By Trinity I.S.D. Superintendent Dr. John Kaufman
As the 85th Texas Legislative session is underway, school districts across the state are wondering if equality in state funding will transpire from this session. For over 30 years, state legislators have penalized school districts with less than 1,600 students and less than 300 square miles by arbitrarily funding the cost per student at a much lower rate than those over 300 square miles.
The legislator’s philosophy for doing this was twofold: first, they understood that the cost per student increased as the number of students in a district decreased. Many felt that by instituting a smaller multiplier to the smaller area districts they would be more inclined to consider consolidating with a neighboring district rather than face this funding shortfall.
Secondly, some legislators felt that if districts were less than 300 square miles, they were “small by choice” and if they couldn’t survive at that lower funding level they could always consolidate with a neighboring district. Both assumptions were incorrect; in fact, many small school districts across the state are the center of the community and an essential component of the community’s heritage. Consolidation with a neighboring district would not be an option.

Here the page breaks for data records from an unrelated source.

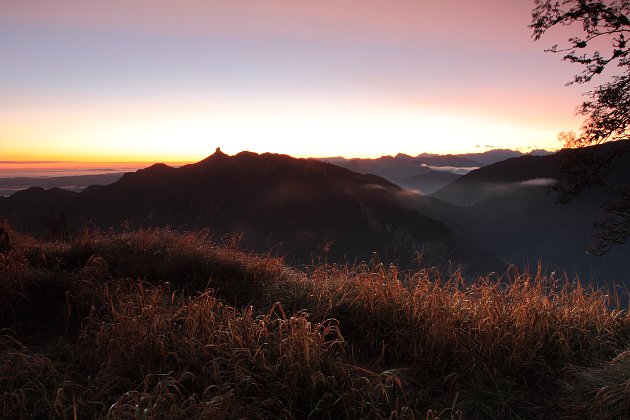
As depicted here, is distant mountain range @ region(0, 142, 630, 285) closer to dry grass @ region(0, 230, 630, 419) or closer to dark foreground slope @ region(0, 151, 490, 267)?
dark foreground slope @ region(0, 151, 490, 267)

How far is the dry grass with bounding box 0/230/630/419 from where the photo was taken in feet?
11.7

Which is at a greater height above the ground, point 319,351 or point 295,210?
point 319,351

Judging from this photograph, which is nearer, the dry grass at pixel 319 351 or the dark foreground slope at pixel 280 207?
the dry grass at pixel 319 351

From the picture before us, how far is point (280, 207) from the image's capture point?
170m

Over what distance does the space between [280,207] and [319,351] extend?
16682 centimetres

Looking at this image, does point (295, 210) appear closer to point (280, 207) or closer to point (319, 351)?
point (280, 207)

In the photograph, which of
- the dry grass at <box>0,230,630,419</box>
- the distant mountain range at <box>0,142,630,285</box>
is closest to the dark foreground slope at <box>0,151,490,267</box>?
the distant mountain range at <box>0,142,630,285</box>

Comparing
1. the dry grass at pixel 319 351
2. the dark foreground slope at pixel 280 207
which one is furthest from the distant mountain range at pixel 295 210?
the dry grass at pixel 319 351

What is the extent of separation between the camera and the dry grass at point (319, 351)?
358cm

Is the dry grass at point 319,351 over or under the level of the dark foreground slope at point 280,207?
over

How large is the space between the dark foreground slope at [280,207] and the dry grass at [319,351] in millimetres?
128351

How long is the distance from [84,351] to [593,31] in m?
10.9

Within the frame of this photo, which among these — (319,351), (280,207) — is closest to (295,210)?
(280,207)

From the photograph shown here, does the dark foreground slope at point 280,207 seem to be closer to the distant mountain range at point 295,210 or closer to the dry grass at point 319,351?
the distant mountain range at point 295,210
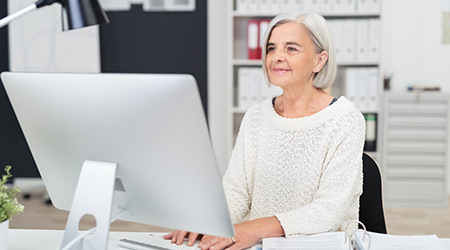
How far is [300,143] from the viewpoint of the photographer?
5.32ft

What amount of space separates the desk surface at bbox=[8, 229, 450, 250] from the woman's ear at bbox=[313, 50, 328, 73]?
645mm

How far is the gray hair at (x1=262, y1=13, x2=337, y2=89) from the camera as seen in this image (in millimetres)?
1593

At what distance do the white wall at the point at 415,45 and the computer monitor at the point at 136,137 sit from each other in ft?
11.7

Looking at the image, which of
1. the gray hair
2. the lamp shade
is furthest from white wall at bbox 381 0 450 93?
the lamp shade

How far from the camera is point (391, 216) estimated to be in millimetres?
3766

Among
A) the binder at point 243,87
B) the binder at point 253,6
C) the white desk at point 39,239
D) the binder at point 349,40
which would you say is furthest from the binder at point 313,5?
the white desk at point 39,239

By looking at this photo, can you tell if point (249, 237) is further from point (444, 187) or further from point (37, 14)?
point (37, 14)

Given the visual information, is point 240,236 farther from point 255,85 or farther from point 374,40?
point 374,40

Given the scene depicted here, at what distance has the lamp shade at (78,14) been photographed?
1.39 m

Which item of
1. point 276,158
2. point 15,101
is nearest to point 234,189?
point 276,158

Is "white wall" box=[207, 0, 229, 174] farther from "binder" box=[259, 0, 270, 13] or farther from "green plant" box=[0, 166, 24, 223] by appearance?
"green plant" box=[0, 166, 24, 223]

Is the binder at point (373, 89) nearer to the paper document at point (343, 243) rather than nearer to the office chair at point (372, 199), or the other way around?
the office chair at point (372, 199)

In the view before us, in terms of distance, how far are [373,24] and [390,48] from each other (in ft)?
1.85

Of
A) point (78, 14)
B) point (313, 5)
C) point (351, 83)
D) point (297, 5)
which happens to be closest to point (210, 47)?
point (297, 5)
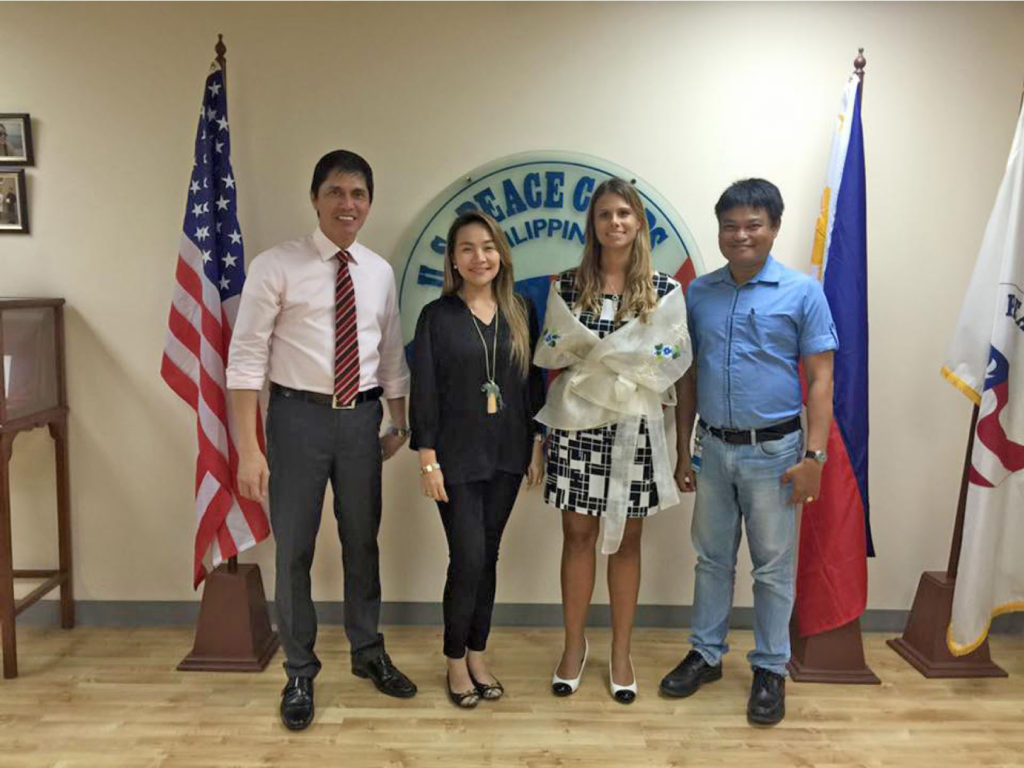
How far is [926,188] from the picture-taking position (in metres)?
2.75

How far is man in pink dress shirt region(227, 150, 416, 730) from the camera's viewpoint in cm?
218

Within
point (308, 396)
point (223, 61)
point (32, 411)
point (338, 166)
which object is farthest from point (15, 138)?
point (308, 396)

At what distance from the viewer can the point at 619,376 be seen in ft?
7.14

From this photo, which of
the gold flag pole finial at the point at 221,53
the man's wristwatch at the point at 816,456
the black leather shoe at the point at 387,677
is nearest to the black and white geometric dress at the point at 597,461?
the man's wristwatch at the point at 816,456

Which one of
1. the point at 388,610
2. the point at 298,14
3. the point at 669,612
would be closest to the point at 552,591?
the point at 669,612

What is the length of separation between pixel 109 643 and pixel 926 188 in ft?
11.3

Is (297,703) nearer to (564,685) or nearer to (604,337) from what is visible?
(564,685)

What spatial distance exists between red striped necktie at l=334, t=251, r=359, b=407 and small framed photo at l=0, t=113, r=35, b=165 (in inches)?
55.2

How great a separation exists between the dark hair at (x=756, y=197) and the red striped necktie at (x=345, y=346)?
1.16 meters

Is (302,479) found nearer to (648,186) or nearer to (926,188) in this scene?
(648,186)

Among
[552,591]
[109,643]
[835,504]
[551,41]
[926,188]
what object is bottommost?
[109,643]

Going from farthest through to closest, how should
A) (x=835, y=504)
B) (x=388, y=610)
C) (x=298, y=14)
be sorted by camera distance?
(x=388, y=610) → (x=298, y=14) → (x=835, y=504)

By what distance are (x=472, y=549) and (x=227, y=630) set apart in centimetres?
102

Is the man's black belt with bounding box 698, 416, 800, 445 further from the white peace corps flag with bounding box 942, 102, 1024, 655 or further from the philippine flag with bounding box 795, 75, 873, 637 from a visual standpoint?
the white peace corps flag with bounding box 942, 102, 1024, 655
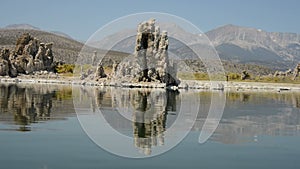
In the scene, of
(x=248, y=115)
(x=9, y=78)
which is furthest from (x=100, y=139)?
(x=9, y=78)

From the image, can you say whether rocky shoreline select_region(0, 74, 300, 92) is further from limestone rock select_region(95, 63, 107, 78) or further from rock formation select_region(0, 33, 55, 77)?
rock formation select_region(0, 33, 55, 77)

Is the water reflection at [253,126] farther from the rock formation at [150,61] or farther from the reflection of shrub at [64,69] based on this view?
the reflection of shrub at [64,69]

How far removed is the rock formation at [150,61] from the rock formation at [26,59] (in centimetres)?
2519

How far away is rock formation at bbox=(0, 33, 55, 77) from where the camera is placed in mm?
100188

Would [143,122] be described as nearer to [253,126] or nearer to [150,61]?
[253,126]

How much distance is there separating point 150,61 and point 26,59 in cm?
3497

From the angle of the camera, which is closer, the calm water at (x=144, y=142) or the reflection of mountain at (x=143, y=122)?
the calm water at (x=144, y=142)

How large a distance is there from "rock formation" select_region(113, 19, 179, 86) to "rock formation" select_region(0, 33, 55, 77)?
25193 millimetres

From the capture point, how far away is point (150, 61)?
272ft

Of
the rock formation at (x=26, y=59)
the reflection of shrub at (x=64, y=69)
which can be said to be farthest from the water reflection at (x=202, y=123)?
the reflection of shrub at (x=64, y=69)

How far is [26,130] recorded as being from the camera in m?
21.8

To further illustrate the injustice imposed on small school districts with less than 300 square miles, if a school district had 600 students and was greater than 300 square miles in area, the state would recognize this district as a higher formula funding district and would use a calculation of .0004 as a funding mechanism, but if a neighboring district had the same amount of students but was 299 square miles in area, they would be funded at a lower funding mechanism of .00025. By using this thinking, the smaller sized school district would receive 37.5 percent less funding from the state!
This funding discrepancy puts the smaller district at an even greater disadvantage; teachers are lost to higher paying districts, fewer resources are available to students, and facility maintenance sometimes suffer because of the lack of funding. A district’s only other option is to offset this funding shortfall by raising taxes; not a viable solution considering the tax burden already placed on citizens!
In Texas there are 463 school districts that are punished because of their student population and square mileage while 176 districts reap the benefits of a higher funding formula. Trinity ISD is one of those districts being funded at the small school rate of .00025. This is solely based on the square mileage being less than 300 square miles (Trinity ISD has 143 square miles) and the student population. If Trinity ISD were to be funded at an equalized rate, an additional $715,320 per year would be realized in our budget. This increased revenue is approximately 14 percent of Trinity ISD’s annual budget! Imagine how this extra revenue could help the district!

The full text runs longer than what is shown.